- Problem details: Only the lines from the one containing "In what is shown" through the end of the entries should be repeated, exactly as they appear, first and last included.

- Provided data:
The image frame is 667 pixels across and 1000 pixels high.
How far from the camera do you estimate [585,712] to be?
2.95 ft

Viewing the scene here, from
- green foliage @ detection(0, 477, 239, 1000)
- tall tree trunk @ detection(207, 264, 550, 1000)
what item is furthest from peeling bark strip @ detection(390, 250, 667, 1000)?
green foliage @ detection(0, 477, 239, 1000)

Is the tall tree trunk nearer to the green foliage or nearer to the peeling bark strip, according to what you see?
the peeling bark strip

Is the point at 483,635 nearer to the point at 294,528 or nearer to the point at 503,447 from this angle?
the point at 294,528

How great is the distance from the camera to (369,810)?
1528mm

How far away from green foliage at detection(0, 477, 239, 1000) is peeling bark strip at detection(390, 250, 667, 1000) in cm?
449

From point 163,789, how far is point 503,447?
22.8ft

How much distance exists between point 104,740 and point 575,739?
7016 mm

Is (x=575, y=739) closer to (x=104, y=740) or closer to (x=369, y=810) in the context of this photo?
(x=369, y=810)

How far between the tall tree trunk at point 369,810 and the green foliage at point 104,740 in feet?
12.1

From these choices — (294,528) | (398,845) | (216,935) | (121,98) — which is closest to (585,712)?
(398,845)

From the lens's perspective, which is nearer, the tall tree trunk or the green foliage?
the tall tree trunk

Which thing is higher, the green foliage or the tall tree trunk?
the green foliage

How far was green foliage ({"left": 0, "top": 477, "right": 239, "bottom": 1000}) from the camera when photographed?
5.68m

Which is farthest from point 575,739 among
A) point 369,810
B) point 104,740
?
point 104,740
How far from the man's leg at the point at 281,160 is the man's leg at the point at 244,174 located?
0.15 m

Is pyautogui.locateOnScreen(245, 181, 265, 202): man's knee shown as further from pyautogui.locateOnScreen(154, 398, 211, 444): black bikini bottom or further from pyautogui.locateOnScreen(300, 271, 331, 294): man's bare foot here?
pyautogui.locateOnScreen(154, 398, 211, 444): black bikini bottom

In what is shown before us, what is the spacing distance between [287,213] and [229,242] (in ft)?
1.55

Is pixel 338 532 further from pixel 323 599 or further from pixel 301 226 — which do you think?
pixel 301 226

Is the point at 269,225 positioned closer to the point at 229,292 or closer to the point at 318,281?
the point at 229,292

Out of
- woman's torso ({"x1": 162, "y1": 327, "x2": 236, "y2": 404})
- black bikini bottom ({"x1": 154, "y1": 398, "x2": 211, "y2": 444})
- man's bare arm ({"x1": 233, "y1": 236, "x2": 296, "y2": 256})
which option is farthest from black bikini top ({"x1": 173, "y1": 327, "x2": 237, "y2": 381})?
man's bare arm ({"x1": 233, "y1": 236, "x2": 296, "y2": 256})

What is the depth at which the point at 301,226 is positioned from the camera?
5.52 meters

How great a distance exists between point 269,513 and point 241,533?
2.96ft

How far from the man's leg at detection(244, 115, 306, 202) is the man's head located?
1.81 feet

- Reply to the task:
In what is shown before us, what is the spacing distance between [287,213] and [229,242] (in ft)?
1.55

Is pixel 338 532 further from pixel 323 599 or further from pixel 301 226 — which do you think?
pixel 301 226

Is the point at 269,225 positioned closer to the point at 229,292 or closer to the point at 318,281?
the point at 229,292

Out of
- woman's torso ({"x1": 162, "y1": 327, "x2": 236, "y2": 404})
- black bikini bottom ({"x1": 154, "y1": 398, "x2": 211, "y2": 444})
- man's bare arm ({"x1": 233, "y1": 236, "x2": 296, "y2": 256})
which option is farthest from black bikini top ({"x1": 173, "y1": 327, "x2": 237, "y2": 381})?
man's bare arm ({"x1": 233, "y1": 236, "x2": 296, "y2": 256})

What is the depth at which the point at 301,226 is positioned from the camera?
5.52 meters

How great a distance exists between point 269,513 and point 241,533?
2.96ft

How far from the man's leg at detection(244, 115, 306, 202) is the man's head located?
1.81 feet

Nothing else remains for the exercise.